**TASKS TO COMPLETE**
**A.** In the K-State article, why will the family visits at the team hotel be dropped this season?
**B.** Could you carry on the K-State article from where it stops?

**EXTRACT TO READ**
****************

K-State’s final COVID-19 tests of the week — they are tested three times each week, per a directive from the Big 12 Conference — will be on Fridays. As soon as they are completed, the team will head to its hotel.

That’s yet another area that will be different this season.

In years past, parents and other members of a player’s family typically stop by the hotel to visit with their sons.

“We’re going to take that part of it out right now because of our bubble,” Klieman said, “but Manhattan is a small community, so that’s something I know our kids aren’t excited about. But they understand why we’re doing it.”

Starting quarterback Skylar Thompson already is dreading it. Just thinking about it, he became emotional Tuesday during a video interview with reporters, reflecting upon the enjoyment he gets from the night-before-game hotel sessions with his father.

“It was a moment where it was just my dad and I. I didn’t have a bunch of other people trying to talk to me or trying to visit with me,” Thompson said.

“I could just sit there and talk to my dad and have some really quality father-son time. Talk about the game plan, talk about how I’m feeling. My dad would just tell me how proud he was of me or just talk about memories of me being a little kid. Just having conversations with my dad in those types of moments, I always cherished and really take a lot of pride in and value. That not being realistic this year is going to be tough.”

Players will ‘make most of’ postgame

Players will be able to see their families once the clock reads triple-zero on Saturdays. That’s something, Klieman said, that has to be allowed.

But that doesn’t mean the reminders about the dangers of COVID — and how quickly it can spread — ever are far away.

“We keep preaching, like every coach in America does, about staying safe after practices and after games,” he said. “We had a mock game on Saturday and cut them loose on Saturday night, because you can’t practice with them 24-7. So the maturity level has to step up at some point and say, ‘Hey guys, if we want to have the opportunity to be able to tee it up each Saturday, we have to make sure and keep ourselves safe.’”

****************

Dataset entries:
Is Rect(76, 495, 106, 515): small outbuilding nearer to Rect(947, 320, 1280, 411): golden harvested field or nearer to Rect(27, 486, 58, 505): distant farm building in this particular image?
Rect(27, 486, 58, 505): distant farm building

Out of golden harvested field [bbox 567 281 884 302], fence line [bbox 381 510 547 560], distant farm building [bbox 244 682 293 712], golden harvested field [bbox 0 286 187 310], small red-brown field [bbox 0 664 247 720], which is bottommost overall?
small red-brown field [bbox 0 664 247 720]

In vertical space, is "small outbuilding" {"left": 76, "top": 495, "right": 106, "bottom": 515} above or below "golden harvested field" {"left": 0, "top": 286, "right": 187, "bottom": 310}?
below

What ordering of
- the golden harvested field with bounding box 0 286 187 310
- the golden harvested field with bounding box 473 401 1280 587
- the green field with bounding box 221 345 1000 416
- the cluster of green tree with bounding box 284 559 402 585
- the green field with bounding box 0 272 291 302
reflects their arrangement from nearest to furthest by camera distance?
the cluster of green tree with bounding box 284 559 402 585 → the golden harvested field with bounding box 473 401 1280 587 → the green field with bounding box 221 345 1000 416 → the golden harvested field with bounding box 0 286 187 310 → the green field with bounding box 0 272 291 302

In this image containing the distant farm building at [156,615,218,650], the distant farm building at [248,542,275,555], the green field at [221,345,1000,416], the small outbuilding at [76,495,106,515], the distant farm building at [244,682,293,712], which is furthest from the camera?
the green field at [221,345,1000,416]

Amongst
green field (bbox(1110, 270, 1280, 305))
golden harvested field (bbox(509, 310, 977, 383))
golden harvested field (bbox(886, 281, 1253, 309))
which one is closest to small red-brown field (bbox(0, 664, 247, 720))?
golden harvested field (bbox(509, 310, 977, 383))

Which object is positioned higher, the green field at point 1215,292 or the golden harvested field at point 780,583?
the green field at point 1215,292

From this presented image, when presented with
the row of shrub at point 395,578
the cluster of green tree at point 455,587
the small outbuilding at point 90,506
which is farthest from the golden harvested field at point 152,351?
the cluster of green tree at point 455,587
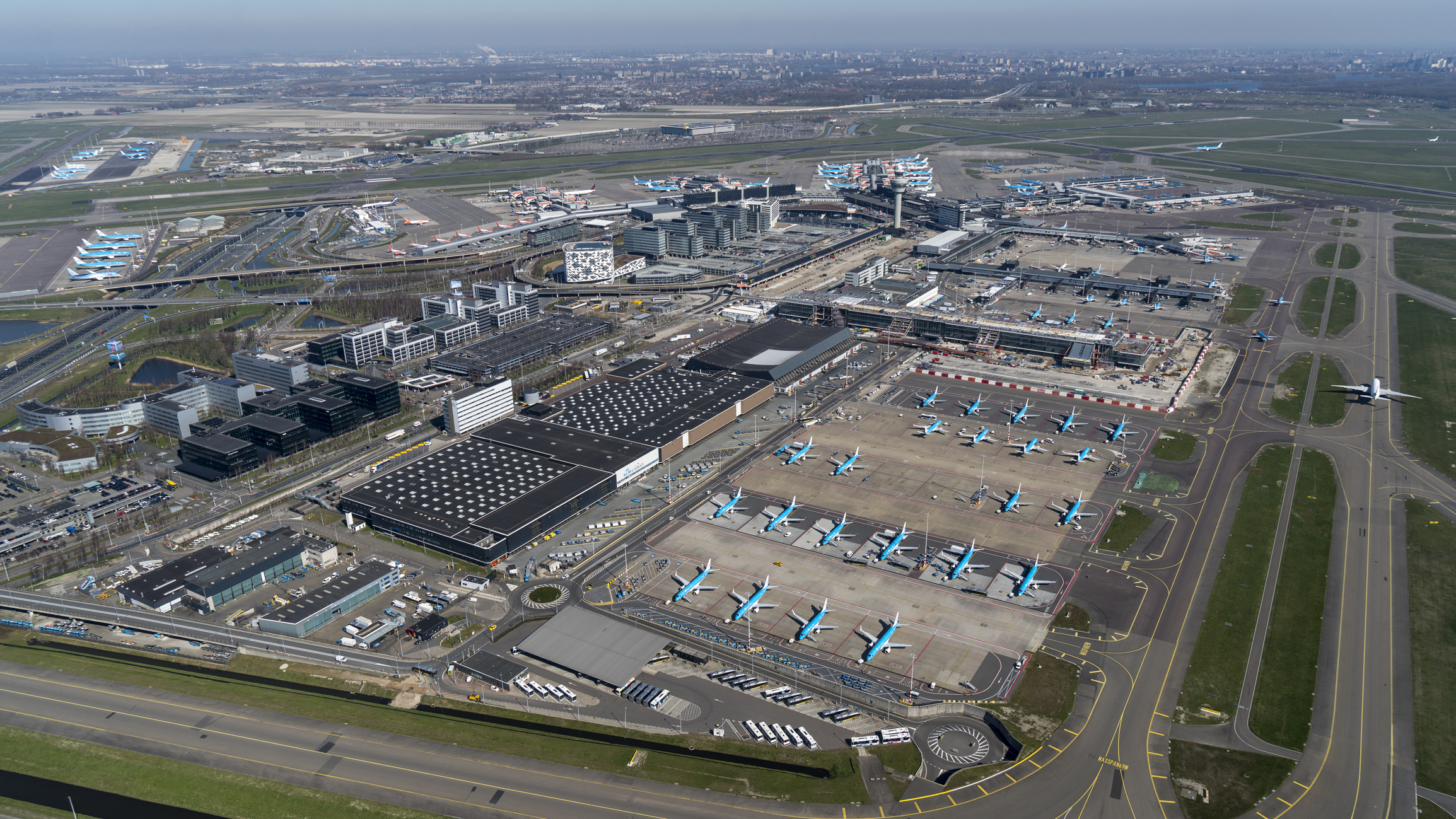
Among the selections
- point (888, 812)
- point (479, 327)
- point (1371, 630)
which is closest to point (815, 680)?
point (888, 812)

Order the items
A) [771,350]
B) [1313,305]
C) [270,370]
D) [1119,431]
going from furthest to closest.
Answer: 1. [1313,305]
2. [771,350]
3. [270,370]
4. [1119,431]

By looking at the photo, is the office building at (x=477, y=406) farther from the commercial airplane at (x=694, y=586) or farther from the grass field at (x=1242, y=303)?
the grass field at (x=1242, y=303)

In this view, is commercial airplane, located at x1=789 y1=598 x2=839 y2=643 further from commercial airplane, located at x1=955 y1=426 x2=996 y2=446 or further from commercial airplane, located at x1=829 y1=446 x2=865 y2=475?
A: commercial airplane, located at x1=955 y1=426 x2=996 y2=446

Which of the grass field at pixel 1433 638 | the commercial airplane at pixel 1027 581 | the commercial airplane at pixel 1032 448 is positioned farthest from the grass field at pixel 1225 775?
the commercial airplane at pixel 1032 448

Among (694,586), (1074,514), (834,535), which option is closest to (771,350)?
(834,535)

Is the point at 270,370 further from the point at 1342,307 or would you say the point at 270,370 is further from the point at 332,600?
the point at 1342,307

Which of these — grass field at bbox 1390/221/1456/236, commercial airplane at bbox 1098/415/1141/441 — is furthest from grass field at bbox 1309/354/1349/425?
grass field at bbox 1390/221/1456/236

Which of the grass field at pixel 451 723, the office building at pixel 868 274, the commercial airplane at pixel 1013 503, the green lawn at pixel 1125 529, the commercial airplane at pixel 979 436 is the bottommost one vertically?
the grass field at pixel 451 723
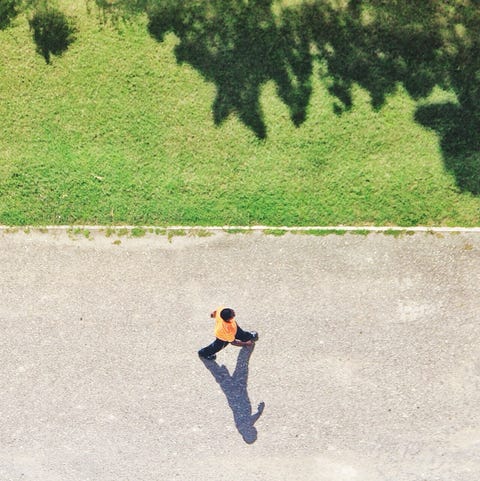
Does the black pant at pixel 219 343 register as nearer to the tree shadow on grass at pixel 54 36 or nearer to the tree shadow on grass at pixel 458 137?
the tree shadow on grass at pixel 458 137

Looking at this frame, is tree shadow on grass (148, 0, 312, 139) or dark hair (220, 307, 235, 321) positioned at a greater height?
tree shadow on grass (148, 0, 312, 139)

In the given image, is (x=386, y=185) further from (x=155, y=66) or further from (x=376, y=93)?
(x=155, y=66)

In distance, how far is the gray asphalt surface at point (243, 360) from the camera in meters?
7.62

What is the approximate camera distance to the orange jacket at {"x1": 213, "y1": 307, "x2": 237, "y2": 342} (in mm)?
6996

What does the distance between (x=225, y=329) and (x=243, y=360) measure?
→ 1.02 m

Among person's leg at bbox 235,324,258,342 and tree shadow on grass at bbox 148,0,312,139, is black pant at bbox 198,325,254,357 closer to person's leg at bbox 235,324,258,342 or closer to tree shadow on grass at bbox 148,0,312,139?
person's leg at bbox 235,324,258,342

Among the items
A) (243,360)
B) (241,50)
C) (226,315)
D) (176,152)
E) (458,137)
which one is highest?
(241,50)

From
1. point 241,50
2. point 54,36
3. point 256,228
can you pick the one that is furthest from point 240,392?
point 54,36

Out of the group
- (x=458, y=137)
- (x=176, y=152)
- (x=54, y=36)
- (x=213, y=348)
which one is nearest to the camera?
(x=213, y=348)

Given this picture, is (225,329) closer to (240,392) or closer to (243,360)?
(243,360)

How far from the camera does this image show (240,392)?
783 centimetres

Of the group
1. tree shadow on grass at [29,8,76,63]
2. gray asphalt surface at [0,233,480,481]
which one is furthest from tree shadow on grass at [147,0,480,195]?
gray asphalt surface at [0,233,480,481]

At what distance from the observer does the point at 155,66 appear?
8031 mm

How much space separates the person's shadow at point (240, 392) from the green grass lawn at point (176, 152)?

****************

**RESULTS OF THE TASKS**
**A.** Klieman said those visits are being taken out because of the team's bubble. He added that the players aren't excited about it but understand why it is being done.

**B.**
Thompson said that goes both ways. As much as he’s trying to practice the proper guidelines amid this pandemic, he’s making sure his family and friends know if they want to be able to talk with him after games, they have to do their part during the week.

“They understand that they’re a part of the sacrifice, too. They can’t go out and be around tons of people and put themselves in situations to get this virus either,” he said. “At the same time, we’re always going to take the right precautions of the situation. In my living situation, I only live with one other person.”

That person?

Klieman’s son, Devin, a K-State student coach.

“He’s really bought in and he cares about our football team as well. He’s not going to put himself in a position to get sick either,” Thompson said. “We both understand we’re going to have to do a lot and sacrifice a lot, but at the end of the day, we want to play football. Ultimately, that’s what’s most important right now, and everybody in my life and his life and everybody understands that.”

None of the precautions players are being forced to take this season are easy. Or ideal.

But they’re doing what they must to continue playing the game they love.

“It’s going to be a process we’re going to have to work through and understand and make the most of having a six-feet conversation with my family (after games),” Thompson said. “It will be good, and we’ll make the most of it.”